Instructions to follow: Could you swap "photographer" for "camera operator" throughout the records below, leaving everything else unchanged and omitting the pictures from your answer?

Questions about scenes in images:
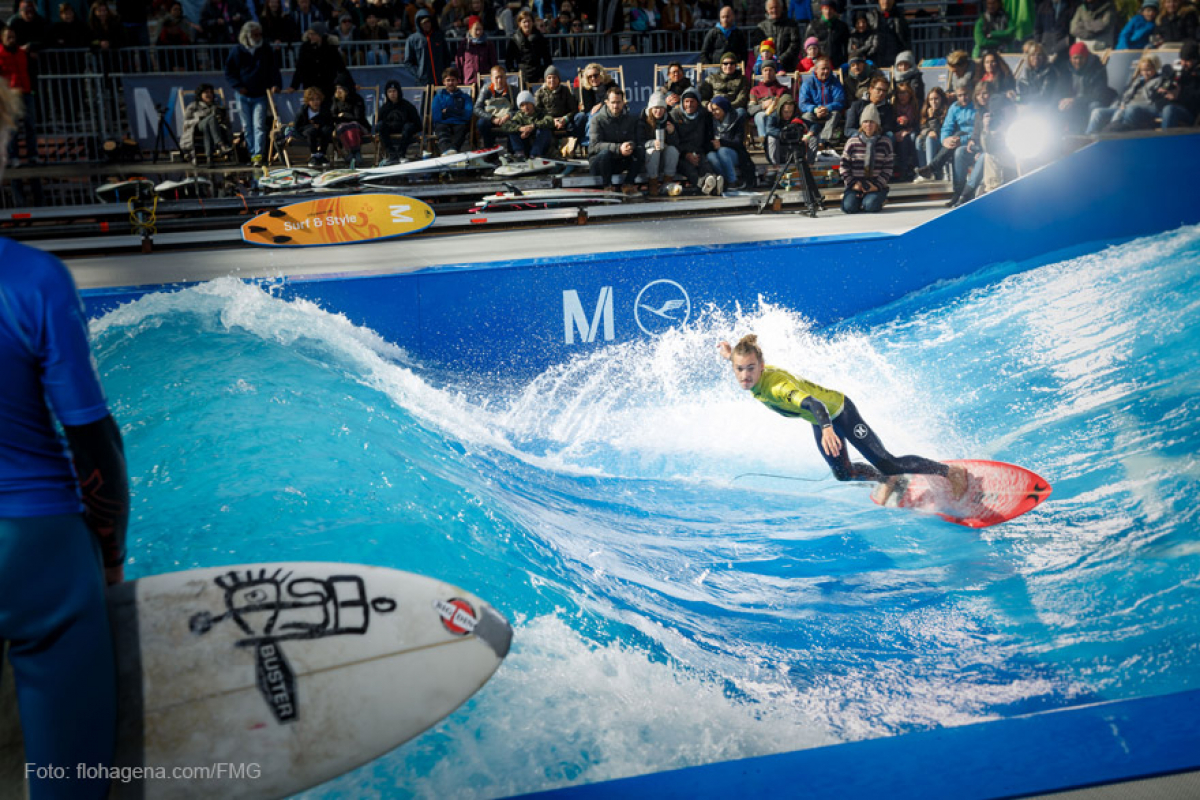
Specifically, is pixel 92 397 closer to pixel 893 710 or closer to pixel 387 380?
pixel 893 710

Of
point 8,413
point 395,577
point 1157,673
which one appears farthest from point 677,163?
point 8,413

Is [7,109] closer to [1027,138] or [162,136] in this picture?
[1027,138]

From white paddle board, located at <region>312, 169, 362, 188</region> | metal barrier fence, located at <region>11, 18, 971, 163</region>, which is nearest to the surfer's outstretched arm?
white paddle board, located at <region>312, 169, 362, 188</region>

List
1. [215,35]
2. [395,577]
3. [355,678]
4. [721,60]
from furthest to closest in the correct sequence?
[215,35], [721,60], [395,577], [355,678]

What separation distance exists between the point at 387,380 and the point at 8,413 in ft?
14.7

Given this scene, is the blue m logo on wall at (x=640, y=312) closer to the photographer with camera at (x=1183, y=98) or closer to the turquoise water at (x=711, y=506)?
the turquoise water at (x=711, y=506)

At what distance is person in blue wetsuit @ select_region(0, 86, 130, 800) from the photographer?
5.23 feet

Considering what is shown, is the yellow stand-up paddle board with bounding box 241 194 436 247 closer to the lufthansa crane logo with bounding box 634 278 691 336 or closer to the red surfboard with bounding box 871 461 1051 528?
the lufthansa crane logo with bounding box 634 278 691 336

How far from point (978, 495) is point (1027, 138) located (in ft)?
16.4

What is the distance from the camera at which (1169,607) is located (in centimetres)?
389

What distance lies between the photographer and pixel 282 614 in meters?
2.18

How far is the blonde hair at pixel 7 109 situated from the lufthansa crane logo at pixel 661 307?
18.1 feet

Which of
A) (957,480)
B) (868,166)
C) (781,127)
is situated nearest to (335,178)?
(781,127)

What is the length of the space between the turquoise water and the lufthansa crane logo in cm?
14
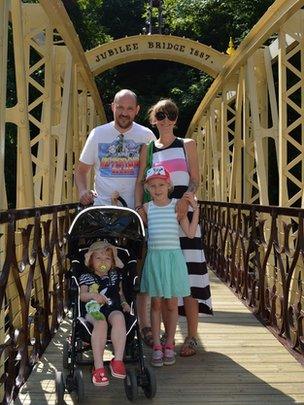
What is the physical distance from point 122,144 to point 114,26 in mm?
30804

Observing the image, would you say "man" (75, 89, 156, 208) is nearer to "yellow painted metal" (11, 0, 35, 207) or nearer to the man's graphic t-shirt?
the man's graphic t-shirt

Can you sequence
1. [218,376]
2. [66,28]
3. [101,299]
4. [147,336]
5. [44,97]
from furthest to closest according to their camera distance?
[44,97] < [66,28] < [147,336] < [218,376] < [101,299]

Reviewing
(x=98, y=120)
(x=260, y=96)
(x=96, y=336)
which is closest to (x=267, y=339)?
(x=96, y=336)

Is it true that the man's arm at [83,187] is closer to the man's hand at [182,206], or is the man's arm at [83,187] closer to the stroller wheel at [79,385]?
the man's hand at [182,206]

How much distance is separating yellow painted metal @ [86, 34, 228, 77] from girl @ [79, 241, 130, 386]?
26.3ft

Finished exercise:
Specifically, is pixel 92 397 closer to pixel 893 710 or closer to pixel 387 380?
pixel 893 710

Of
point 8,413
point 395,577
point 1157,673
which one appears farthest from point 677,163?
point 8,413

Is [7,109] closer to [1027,138] or [162,136] in this picture?
[1027,138]

From white paddle board, located at <region>312, 169, 362, 188</region> | metal barrier fence, located at <region>11, 18, 971, 163</region>, which is nearest to the surfer's outstretched arm?
white paddle board, located at <region>312, 169, 362, 188</region>

List
1. [215,35]
2. [395,577]
3. [355,678]
4. [721,60]
from furthest to closest in the correct sequence?
[215,35], [721,60], [395,577], [355,678]

What separation distance exists between the point at 387,380 and the point at 8,413 in ft?
14.7

Given this scene, is the blue m logo on wall at (x=640, y=312) closer to the camera operator with camera at (x=1183, y=98) or closer to the turquoise water at (x=711, y=506)?
the turquoise water at (x=711, y=506)

At what distance is person in blue wetsuit @ select_region(0, 86, 130, 800) from the camera operator?
5.23 feet

Considering what is shown, is the yellow stand-up paddle board with bounding box 241 194 436 247 closer to the lufthansa crane logo with bounding box 634 278 691 336 or closer to the red surfboard with bounding box 871 461 1051 528?
the lufthansa crane logo with bounding box 634 278 691 336

How far from point (978, 495) is point (1027, 138) located (in ft)?
16.4

What is the distance from the camera at which (1169,607) is located (in centimetres)?
389

What distance lies between the camera operator and pixel 282 614 in meters?
2.18

How far is the blonde hair at pixel 7 109 situated from the lufthansa crane logo at pixel 661 307?
18.1 feet

Which of
A) (957,480)
B) (868,166)
C) (781,127)
is situated nearest to (335,178)?
(781,127)

What is the length of the space between the turquoise water and the lufthansa crane logo in cm?
14
What is the physical distance from point 122,144 to point 114,26 in mm?
30804

Observing the image, would you say "man" (75, 89, 156, 208) is nearer to "yellow painted metal" (11, 0, 35, 207) or nearer to the man's graphic t-shirt?
the man's graphic t-shirt

Can you sequence
1. [218,376]
2. [66,28]
3. [101,299]
4. [147,336]
5. [44,97]
from furthest to closest according to their camera distance?
[44,97] < [66,28] < [147,336] < [218,376] < [101,299]

Reviewing
(x=98, y=120)
(x=260, y=96)
(x=96, y=336)
which is closest to (x=267, y=339)?
(x=96, y=336)

Is it true that the man's arm at [83,187] is closer to the man's hand at [182,206], or is the man's arm at [83,187] closer to the stroller wheel at [79,385]?
the man's hand at [182,206]

How much distance is separating yellow painted metal @ [86, 34, 228, 77] from girl @ [79, 241, 130, 386]?
26.3ft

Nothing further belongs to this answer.